Kutipan:
== == ==

Di tepi Sungai Mati di Desa Les, Kecamatan Tejakula, Buleleng, Bali, ada sebuah cerita tentang Gede Suryantara. Ini cerita sederhana tentang lelaki yang hidup secara sederhana di sebuah tempat yang jauh dari keramaian.
Gede Suryantara, lelaki berusia 40 tahun, hidup bersama istri di tepi sungai, diapit dua tebing menjulang tinggi di kanan dan kiri. Hanya jalan setapak menuju tempat tinggal yang sederhana itu. Di sekitarnya hutan.
Ia tinggal di tempat itu sejak 10 tahun lalu bersama istrinya. Dan sejak 10 tahun lalu itulah hidupnya berjalan dengan tenang, penuh makna, meski dijalani dengan sangat sederhana.
Dulu, Gede Suryantara tinggal di Kota Denpasar, bekerja serabutan. Ia berharap, di kota penghasilannya terus meningkat dan sesekali pulang kam,pung membawa bekal yang melimpah. Namun harapan tinggal harapan. Ia pun memutuskan untuk memutar haluan, lalu tinggal di desa, di sebuah tempat yang asri dan nyaman.
Rumah tinggalnya yang ia sebut pondok atau rompok luasnya hanya 2X3 meter dan jaraknya sekitar 2 kilometer dari pusat desa. Atap rumahnya dari seng dan daun kelapa, dinding bedeg (anyaman bambu), dan lantai semen dengan teras dan halaman masih berupa tanah. Ia tinggal dan hidup di tempat itu. Sesekali ke desa untuk membawa hasil kerajinan atau sekedar mencari kebutuhan dapur.

== == ==

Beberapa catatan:

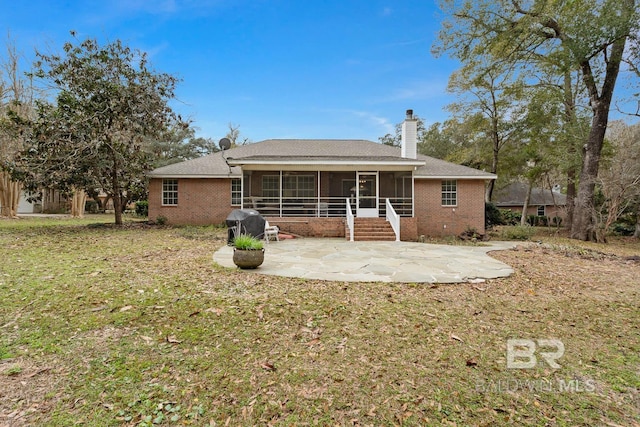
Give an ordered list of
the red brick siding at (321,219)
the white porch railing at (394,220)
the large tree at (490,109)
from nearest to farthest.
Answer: the white porch railing at (394,220), the red brick siding at (321,219), the large tree at (490,109)

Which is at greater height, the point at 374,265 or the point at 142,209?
the point at 142,209

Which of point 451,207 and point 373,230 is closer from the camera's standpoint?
point 373,230

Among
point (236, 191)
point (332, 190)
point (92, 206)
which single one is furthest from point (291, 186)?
point (92, 206)

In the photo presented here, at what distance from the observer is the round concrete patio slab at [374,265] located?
596cm

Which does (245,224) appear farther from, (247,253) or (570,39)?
(570,39)

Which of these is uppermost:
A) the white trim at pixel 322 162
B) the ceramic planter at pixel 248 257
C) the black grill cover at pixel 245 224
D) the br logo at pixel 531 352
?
the white trim at pixel 322 162

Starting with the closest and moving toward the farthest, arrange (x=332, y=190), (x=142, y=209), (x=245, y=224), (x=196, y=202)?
(x=245, y=224) → (x=196, y=202) → (x=332, y=190) → (x=142, y=209)

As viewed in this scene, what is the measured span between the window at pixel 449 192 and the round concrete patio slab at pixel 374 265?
652cm

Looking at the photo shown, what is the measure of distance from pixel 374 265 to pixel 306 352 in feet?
13.4

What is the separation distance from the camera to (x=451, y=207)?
15.0 meters

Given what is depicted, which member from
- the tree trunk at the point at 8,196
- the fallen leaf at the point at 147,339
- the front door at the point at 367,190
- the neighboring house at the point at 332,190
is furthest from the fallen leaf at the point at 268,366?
the tree trunk at the point at 8,196

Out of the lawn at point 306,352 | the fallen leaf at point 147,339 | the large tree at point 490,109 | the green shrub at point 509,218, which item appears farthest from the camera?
the green shrub at point 509,218

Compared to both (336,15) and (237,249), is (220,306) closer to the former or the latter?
(237,249)

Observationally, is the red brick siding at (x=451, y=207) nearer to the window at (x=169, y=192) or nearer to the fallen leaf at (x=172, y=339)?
the window at (x=169, y=192)
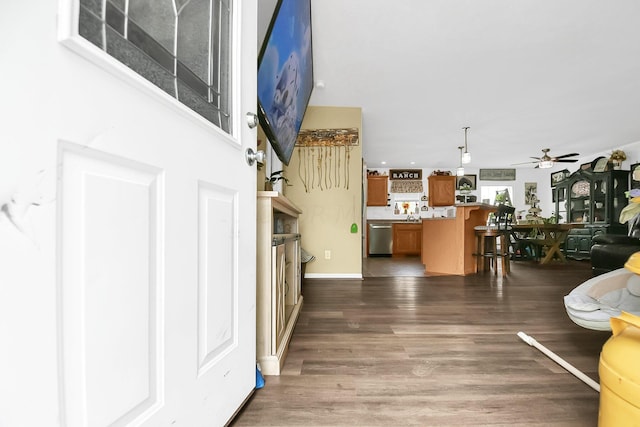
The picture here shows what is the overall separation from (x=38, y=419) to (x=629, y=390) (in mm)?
1198

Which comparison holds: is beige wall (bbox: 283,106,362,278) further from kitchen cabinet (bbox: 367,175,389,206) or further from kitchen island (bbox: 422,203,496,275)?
kitchen cabinet (bbox: 367,175,389,206)

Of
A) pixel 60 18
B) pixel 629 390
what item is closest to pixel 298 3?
pixel 60 18

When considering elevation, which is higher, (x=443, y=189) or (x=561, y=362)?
(x=443, y=189)

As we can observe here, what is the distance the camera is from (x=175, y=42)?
2.45 feet

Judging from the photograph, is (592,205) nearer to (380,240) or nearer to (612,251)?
(380,240)

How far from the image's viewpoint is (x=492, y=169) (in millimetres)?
8539

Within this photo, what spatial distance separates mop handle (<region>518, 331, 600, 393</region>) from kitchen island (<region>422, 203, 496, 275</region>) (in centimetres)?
241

== == ==

Tantangan:
1/ Ubah catatan mulai dari baris yang memuat "How far from" sampai akhir catatan dengan mengganti "mop handle" menjadi "broom handle". Tuliskan kembali baris-baris itu tanpa perubahan lain.
2/ Lanjutkan kisah tentang Gede Suryantara dari bagian terakhirnya.

Jawaban Latihan:
1/
How far from the image's viewpoint is (x=492, y=169) (in millimetres)?
8539

Within this photo, what spatial distance separates broom handle (<region>518, 331, 600, 393</region>) from kitchen island (<region>422, 203, 496, 275</region>) (in centimetres)?
241

2/
Sebenarnya di rumahnya itu dilengkapi dapur dan kamar mandi, namun dua bangunan sederhana itu habis disapu tanah longsor saat hujan lebat setahun lalu. Saat itu, tengh malam, tebing sebelah kiri rumahnya longsor. Dapur dan kamar mandi pun tersapu oleh longsor. Beruntung saat itu pasangan suami-istri yang belum dikaruniai anak ini tidak tidur di tempat itu.
Alam memang lengkap dengan berkah sekaligus potensi bencana. Dalam kondisi semacam itulah Suryantara hidup. Ia tak mengeluh. Ia mengambil berkah dari alam, sekaligus berupaya terus-menerus memelihara alam agar tak menimbulkan bencana.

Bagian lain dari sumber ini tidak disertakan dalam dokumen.